[START OF Source extract]
Tom Cotton - United States

Senator Tom Cotton (R-AR) spoke on Fox News’ “Fox News Primetime” on Wednesday about what U.N. Ambassador Linda Thomas-Greenfield said about America’s founding documents.

Ambassador Thomas-Greenfield spoke about how racism was a part of America’s founding documents and Senator Cotton decided to respond. He talked about how the Biden administration’s diplomats are saying things about America that the Chinese and Soviets used to say about the United States. “Amazing. Yeah, you used to listen to Communist Chinese or Communist Soviets call Americans racists at the United Nations. In the Biden administration, you hear that from our own ambassador. That’s disgraceful,” said Senator Cotton.

Ambassador Linda Thomas-Greenfield pledged Wednesday to combat racism at home and abroad and spoke about how America’s history of slavery “weaved White supremacy into our founding documents and principles.” At the National Action Network’s 2021 virtual convention, the ambassador said that in order for the United States to play an effective role in the United Nations’ Human Rights Council, it has to acknowledge its own problems. “When we raise issues of equity and justice at the global scale, we have to approach them with humility,” Thomas-Greenfield said. “We have to acknowledge that we are an imperfect union and have been since the beginning. Every day we strive to make ourselves more perfect and more just. In a diverse country like ours, that means committing to do the work. It means learning and understanding more about each other.”
[END OF Source extract]
▸ **Instruction 1**: Count the lines of the records that contain the string "stack", treating case as significant, and give only the number.
The text and the records were drawn from unrelated sources.
[START OF The data]
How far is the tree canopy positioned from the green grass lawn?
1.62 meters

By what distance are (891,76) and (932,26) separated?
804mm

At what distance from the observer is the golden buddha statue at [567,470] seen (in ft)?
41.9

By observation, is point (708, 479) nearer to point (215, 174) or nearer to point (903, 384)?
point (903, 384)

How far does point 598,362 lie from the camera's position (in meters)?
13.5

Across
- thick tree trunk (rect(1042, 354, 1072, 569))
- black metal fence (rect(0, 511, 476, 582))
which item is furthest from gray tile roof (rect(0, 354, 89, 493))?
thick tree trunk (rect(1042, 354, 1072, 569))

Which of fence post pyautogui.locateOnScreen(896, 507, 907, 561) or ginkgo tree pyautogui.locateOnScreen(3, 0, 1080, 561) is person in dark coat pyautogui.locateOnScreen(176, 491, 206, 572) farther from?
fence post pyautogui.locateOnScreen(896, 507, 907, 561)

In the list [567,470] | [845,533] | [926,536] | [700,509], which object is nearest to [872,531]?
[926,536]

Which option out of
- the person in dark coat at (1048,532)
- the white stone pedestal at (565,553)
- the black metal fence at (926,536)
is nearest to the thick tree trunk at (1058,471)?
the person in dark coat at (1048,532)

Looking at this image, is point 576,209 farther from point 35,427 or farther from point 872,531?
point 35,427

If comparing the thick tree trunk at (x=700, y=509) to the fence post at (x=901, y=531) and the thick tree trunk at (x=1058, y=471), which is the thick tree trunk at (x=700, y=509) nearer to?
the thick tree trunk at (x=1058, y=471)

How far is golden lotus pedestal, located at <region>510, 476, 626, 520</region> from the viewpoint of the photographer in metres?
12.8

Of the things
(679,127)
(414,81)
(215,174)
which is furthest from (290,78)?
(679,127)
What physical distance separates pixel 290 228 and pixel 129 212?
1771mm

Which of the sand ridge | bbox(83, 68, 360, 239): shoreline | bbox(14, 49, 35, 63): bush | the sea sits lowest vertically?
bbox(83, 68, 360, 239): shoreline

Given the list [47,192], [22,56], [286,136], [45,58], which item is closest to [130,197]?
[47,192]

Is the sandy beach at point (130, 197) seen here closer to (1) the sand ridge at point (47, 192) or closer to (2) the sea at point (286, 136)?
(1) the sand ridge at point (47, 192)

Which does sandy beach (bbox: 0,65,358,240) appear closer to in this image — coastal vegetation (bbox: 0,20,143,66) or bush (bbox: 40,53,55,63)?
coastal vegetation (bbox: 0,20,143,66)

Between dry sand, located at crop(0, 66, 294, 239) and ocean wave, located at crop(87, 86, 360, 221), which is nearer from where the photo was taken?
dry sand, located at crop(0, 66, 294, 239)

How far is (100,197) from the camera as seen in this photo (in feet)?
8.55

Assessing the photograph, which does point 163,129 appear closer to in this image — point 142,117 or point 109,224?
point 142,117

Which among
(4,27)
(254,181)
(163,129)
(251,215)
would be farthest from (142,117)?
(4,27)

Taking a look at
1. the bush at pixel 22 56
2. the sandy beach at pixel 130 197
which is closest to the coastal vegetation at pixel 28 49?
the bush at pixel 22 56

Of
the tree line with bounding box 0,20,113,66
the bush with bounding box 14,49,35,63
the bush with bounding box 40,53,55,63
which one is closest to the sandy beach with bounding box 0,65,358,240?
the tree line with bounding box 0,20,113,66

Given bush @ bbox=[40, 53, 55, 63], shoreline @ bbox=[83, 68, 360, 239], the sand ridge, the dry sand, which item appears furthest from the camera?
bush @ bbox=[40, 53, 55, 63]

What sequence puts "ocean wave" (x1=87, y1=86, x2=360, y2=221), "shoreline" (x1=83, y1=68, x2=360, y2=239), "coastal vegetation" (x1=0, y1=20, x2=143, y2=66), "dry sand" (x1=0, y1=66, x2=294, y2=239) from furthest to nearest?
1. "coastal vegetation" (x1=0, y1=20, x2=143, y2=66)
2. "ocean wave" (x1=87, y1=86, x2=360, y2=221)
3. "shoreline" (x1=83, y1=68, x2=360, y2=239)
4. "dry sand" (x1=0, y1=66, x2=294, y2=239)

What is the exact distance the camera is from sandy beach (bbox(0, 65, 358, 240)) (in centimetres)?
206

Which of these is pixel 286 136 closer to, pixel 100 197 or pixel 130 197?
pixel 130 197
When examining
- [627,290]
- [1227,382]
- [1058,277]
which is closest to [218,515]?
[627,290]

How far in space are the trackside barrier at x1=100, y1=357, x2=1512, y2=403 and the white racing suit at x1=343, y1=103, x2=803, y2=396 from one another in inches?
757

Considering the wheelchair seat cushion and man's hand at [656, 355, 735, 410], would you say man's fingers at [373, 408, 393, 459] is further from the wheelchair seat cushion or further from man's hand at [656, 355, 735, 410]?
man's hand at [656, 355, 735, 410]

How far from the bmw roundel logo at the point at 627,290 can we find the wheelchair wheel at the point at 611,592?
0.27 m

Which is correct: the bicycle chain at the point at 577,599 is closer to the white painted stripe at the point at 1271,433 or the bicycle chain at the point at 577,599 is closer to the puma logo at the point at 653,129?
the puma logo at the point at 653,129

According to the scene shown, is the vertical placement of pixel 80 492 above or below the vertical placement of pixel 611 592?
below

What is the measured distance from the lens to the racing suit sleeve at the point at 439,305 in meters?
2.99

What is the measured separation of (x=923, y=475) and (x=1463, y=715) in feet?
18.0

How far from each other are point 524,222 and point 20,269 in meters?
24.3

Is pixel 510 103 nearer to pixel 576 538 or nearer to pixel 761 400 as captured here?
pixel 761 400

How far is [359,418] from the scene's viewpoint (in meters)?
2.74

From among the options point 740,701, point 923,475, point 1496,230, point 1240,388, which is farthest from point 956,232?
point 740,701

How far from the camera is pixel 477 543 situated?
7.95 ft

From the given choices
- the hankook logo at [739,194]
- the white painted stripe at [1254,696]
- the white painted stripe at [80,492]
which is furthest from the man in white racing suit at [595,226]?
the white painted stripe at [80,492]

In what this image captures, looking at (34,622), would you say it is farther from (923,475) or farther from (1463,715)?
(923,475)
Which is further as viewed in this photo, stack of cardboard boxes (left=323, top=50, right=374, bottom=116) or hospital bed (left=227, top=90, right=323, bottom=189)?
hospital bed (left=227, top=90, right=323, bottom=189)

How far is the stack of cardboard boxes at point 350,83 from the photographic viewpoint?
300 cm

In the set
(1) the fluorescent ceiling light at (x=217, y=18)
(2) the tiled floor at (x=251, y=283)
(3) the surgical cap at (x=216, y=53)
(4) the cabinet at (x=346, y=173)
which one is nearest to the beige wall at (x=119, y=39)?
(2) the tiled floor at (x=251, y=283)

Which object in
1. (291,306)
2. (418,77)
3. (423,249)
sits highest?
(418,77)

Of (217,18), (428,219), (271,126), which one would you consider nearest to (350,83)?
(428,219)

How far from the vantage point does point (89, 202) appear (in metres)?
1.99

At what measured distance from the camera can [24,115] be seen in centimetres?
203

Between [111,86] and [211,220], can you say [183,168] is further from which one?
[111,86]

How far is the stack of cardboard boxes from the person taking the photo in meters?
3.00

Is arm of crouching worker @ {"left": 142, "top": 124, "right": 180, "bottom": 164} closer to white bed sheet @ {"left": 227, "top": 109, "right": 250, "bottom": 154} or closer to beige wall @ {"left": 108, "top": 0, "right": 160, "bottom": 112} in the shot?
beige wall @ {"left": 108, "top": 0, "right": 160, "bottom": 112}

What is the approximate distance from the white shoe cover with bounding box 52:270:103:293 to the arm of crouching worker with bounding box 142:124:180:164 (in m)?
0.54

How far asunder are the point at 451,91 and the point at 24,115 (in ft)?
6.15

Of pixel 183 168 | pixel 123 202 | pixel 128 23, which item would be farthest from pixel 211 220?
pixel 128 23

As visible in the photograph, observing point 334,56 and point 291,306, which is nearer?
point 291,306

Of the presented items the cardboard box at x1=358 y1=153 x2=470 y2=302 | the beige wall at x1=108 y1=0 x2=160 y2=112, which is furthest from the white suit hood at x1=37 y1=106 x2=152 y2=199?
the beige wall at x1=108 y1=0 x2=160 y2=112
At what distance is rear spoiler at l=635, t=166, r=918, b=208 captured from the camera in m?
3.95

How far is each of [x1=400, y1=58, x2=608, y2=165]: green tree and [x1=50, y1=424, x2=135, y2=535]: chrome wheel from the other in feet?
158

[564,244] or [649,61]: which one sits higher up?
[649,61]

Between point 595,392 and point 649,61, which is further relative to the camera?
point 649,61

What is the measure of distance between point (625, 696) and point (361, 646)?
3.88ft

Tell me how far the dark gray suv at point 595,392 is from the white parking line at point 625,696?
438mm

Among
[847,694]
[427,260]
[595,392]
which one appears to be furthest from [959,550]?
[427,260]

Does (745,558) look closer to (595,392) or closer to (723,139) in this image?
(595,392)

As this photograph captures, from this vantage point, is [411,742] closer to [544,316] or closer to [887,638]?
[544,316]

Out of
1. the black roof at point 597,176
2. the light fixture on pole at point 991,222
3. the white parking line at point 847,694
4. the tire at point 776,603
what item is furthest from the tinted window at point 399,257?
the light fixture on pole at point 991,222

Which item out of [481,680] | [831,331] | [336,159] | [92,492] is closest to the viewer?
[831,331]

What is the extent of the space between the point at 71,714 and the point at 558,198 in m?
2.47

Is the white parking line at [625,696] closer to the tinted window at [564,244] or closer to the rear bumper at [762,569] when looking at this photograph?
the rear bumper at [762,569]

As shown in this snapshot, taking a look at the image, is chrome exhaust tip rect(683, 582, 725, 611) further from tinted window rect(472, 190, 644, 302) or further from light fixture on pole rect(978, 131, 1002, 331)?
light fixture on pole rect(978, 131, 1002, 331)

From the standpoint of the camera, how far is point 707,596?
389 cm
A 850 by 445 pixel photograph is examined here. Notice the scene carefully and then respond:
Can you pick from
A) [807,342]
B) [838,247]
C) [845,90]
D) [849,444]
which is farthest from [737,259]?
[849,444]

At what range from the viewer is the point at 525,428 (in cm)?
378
[END OF The data]
▸ **Instruction 2**: Change "Senator" to "Sen." in the news excerpt about Senator Cotton, starting with "Tom Cotton - United" and going on through "America’s founding documents.", and write out that span with the change made.

▸ **Written solution 1**: 3

▸ **Written solution 2**:
Tom Cotton - United States

Sen. Tom Cotton (R-AR) spoke on Fox News’ “Fox News Primetime” on Wednesday about what U.N. Ambassador Linda Thomas-Greenfield said about America’s founding documents.